Switch into the minor. Did you hear it? The entire key of the song slides up half a scale. It's a subtlety that weaves its way into most rock/pop tunes. It's a lesson we all need to remember It's a little reminder to the listener not to fall victim to redundancy, a reminder we can all use every now and again.

So many great moments on this 'one-life-to-live' stage and most people let them pass by en route in order to not miss the last episode of Lost. Makes me chuckle at the irony of the pop-culture craze. Who, exactly, are the ones lost? The characters in the show or the millions staring into the screen with their jaws dropped wide and pupils dilated so more pharmaceutical companies can inform them of all the diseases they don't know they have. They are the only ones who can afford to host commercials at such a price. Them and insurance companies. Buy prescription drugs is the message.
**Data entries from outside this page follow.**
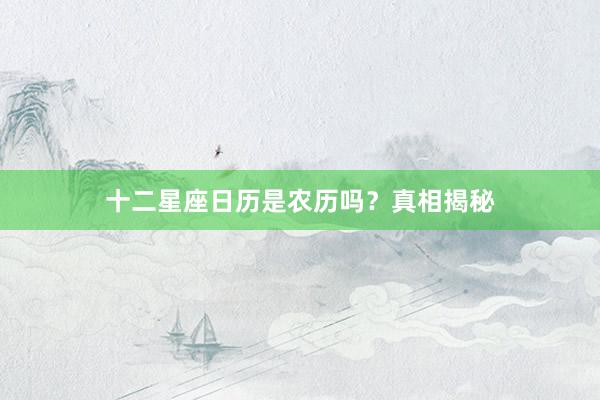 十二星座日历是农历吗？真相揭秘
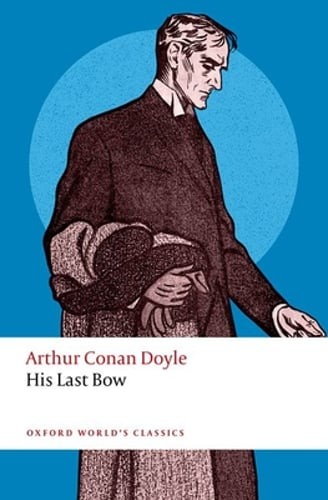 His Last Bow by Arthur Conan Doyle: New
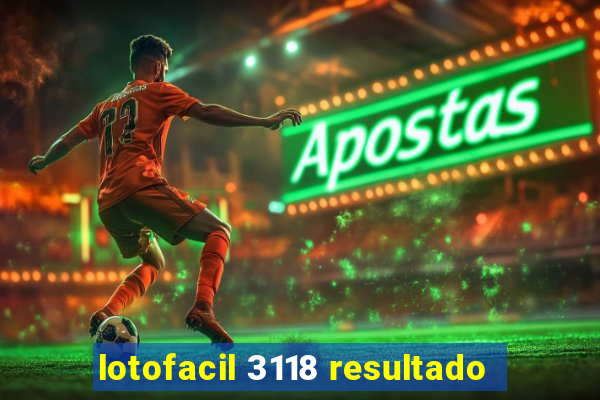 lotofacil 3118 resultado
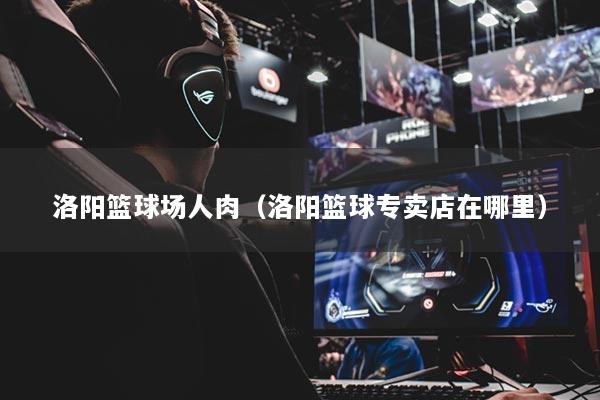 洛陽籃球場人肉(洛陽籃球專賣店在哪里)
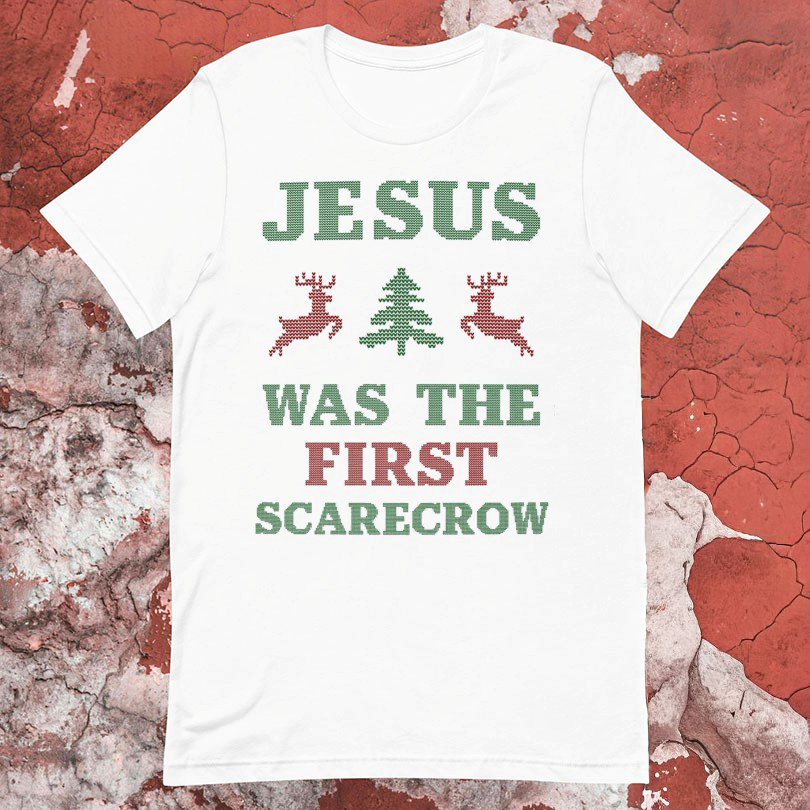 Jesus Was The First Scarecrow Christmas TShirts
New York energy can't save you, nor can a stranger in the park. You are depressed. You need pills. What is that saying about our society? It is scary to think that 22 million people tuned into a program and the only industries that could afford the advertising space were insurance and prescription drugs.

The only thing there is to say, every silver lining's got a touch of grey. I will get by. Somehow, I will get by. I have never heard of a man dying from broke. Ha! There has to be a catalyst somewhere along the way. Maybe I should start selling drugs like the old traveling medicine man who skips from town to town selling voodoo cures to unidentified ailments. Is it any different than what is being done today by major corporations? Scam artists finding creative ways to gyp local-folk out of their hard earned money and talking in tongues above them. Its patronizing. I don't need your drugs. I don't need your television plots. And I certainly don't need your insurance. I will survive.

It's a happy song, peppered with cynicism. Notice it's not a silver lining, but a touch of grey. As if to say, its not that you need to go looking for the good in everything, but just that the bad just aint all that bad. You're not sick. Insurance won't make you happy. And things are gonna be alright.

Oh well, a touch of grey. Kinda suits me anyway. I would rather have a touch of grey in flannel suit hanging in my closet that I never have to wear than a colorful Ermenegildo Zegna tie that I have to put on every morning.

"Touch of Grey" is a song about taking your lumps and riding them out. It's telling us that you aren't sick like the TV ads will sell you or not to worry about the future like the insurance companies brainwash you into believing. Its about being human, like the couple in prospect park, and the young men and women of our armed forces celebrating Fleet Week in New York City and the family barbecues scattered all over the country this Memorial Day Weekend.

There is something extremely clever in the way that The Dead changes the chorus from the isolated "I" to the collective "we" at the end of the song. It's as if Jerry Garcia recognizes the fate of the whole world is beyond his own troubles. In typical blues fashion, the troubles of the lone troubadour are not personalized at all, but mutual. It's not just about me and what I have to do to survive, it's about all of us. Oil spills and collapsing European markets. Middle Eastern conflicts and ignored genocides.

We will get by. I don't know how or when, but we always have. We will get by.

1 comment:

  1. Really insightful. I Never thought I would enjoy "reading" about music as much as I did.